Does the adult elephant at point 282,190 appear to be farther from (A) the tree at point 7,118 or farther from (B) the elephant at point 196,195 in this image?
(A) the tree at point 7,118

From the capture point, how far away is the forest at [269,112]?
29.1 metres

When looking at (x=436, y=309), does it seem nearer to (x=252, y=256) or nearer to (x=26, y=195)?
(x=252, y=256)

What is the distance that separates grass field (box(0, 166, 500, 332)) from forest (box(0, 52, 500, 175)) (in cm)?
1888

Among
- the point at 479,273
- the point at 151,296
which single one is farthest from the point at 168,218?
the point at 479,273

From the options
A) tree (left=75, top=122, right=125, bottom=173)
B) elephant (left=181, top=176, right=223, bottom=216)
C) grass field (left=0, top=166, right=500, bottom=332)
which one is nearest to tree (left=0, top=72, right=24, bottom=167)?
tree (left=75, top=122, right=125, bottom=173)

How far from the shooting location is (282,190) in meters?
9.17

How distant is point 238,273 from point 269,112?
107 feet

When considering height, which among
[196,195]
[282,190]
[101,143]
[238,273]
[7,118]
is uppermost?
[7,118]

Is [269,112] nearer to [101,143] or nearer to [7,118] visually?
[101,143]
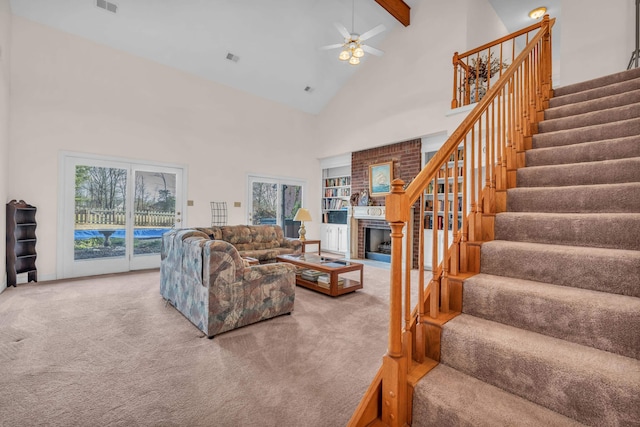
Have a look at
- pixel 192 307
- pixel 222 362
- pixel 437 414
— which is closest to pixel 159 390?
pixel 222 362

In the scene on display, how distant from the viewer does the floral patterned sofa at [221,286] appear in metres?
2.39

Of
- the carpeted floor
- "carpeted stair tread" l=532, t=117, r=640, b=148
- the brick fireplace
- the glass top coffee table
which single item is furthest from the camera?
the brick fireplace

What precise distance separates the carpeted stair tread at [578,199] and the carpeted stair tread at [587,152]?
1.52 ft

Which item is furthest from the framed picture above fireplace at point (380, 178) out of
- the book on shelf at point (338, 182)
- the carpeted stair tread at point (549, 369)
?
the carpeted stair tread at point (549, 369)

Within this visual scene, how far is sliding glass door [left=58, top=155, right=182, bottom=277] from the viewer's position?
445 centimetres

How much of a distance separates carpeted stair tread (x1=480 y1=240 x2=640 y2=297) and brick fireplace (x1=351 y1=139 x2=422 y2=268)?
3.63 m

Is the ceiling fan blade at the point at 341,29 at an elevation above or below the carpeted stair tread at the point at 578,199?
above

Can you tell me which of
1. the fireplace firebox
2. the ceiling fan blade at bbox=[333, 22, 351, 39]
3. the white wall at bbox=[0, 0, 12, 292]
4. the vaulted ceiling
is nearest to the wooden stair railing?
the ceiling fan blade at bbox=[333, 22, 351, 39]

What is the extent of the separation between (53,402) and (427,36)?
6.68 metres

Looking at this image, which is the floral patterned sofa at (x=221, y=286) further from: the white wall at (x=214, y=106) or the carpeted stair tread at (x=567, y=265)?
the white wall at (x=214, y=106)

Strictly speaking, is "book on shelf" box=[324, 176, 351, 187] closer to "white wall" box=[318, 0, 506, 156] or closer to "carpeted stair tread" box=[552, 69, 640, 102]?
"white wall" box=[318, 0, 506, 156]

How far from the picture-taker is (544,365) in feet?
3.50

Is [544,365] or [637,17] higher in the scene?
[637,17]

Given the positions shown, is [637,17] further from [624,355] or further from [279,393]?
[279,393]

* * *

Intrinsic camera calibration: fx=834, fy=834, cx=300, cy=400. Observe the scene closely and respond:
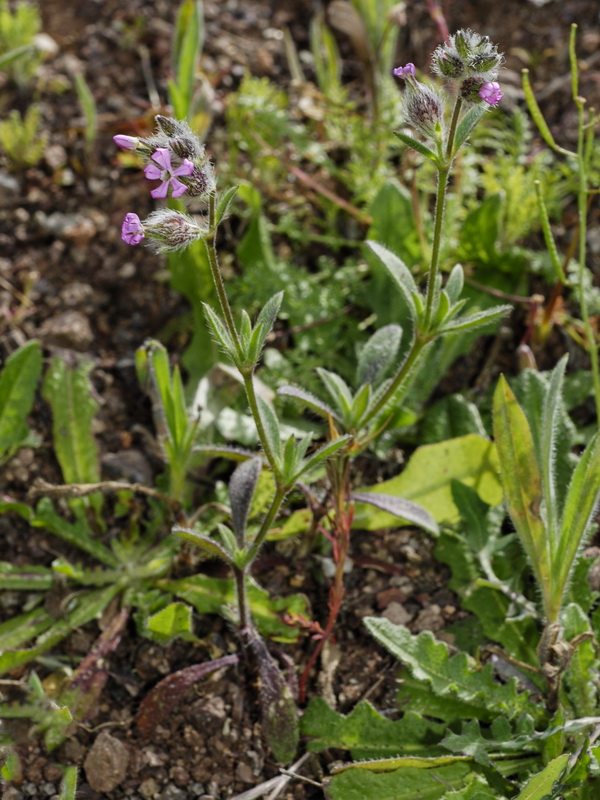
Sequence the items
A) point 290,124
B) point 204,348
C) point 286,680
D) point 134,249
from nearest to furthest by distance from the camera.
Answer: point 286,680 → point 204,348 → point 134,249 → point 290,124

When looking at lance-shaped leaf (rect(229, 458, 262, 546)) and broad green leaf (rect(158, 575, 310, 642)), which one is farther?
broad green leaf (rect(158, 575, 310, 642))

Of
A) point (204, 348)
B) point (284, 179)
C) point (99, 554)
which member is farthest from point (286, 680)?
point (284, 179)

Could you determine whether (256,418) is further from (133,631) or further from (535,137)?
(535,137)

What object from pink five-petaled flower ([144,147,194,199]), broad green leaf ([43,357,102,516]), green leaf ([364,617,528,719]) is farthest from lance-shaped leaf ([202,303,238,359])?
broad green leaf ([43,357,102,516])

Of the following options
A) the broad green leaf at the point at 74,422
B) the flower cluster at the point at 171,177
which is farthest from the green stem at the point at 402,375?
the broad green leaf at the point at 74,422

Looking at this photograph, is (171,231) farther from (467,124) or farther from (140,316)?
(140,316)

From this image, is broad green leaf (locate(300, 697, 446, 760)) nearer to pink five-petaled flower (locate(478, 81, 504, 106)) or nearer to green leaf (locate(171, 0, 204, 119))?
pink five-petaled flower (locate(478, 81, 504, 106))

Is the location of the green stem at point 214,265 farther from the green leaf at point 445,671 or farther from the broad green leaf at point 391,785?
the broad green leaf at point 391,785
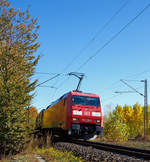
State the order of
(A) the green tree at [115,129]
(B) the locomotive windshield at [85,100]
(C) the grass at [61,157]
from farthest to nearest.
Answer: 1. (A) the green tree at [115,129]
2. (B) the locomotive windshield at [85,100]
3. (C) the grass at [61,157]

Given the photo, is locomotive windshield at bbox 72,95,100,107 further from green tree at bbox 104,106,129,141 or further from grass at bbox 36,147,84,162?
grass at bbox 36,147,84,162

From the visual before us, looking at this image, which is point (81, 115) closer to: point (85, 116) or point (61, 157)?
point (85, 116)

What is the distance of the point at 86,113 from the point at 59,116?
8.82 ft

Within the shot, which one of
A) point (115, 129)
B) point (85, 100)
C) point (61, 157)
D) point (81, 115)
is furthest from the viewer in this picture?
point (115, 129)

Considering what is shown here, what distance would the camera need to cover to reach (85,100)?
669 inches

---

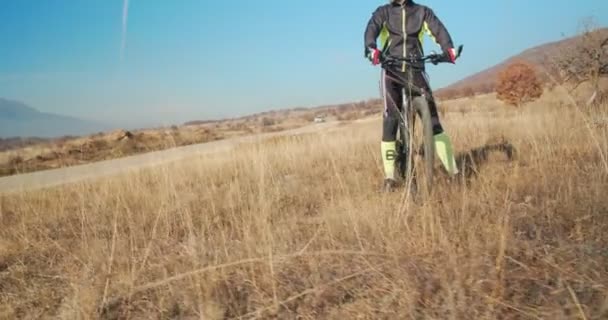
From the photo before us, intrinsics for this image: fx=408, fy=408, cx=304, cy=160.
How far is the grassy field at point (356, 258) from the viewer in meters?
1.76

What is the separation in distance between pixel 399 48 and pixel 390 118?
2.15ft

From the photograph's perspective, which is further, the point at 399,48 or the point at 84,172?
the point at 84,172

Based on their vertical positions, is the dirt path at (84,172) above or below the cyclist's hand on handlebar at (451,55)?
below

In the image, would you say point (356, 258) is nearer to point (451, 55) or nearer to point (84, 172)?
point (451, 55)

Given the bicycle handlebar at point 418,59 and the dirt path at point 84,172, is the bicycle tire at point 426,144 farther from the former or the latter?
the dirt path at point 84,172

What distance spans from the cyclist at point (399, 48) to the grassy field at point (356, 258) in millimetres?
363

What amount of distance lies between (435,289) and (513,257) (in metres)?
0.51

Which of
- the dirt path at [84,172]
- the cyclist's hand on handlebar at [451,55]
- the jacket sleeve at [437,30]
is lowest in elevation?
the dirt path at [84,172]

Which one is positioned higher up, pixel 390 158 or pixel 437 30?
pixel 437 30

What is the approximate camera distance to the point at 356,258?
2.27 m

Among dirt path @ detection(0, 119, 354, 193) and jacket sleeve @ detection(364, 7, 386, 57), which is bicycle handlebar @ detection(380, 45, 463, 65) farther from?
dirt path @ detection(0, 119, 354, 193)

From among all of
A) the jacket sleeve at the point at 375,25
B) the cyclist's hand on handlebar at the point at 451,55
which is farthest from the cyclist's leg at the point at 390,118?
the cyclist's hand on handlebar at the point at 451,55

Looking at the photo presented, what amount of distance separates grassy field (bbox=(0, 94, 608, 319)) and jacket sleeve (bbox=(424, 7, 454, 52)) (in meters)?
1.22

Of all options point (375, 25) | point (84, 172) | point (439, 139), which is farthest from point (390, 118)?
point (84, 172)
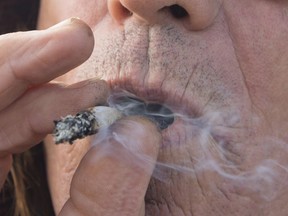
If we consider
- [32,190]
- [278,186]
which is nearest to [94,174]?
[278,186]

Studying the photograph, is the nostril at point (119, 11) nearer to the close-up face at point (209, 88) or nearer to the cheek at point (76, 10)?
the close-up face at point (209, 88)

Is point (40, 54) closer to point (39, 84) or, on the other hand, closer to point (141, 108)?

# WRITTEN TASK
Locate each line in the entries above that contains the string "pixel", and reproduce all such lines in full.

# THE REPLY
- pixel 192 307
- pixel 222 362
- pixel 437 414
— which is closest to pixel 159 390?
pixel 222 362
What is the separation in distance between pixel 399 48 and pixel 390 118?
Which one is positioned higher up, pixel 390 158 or pixel 437 30?
pixel 437 30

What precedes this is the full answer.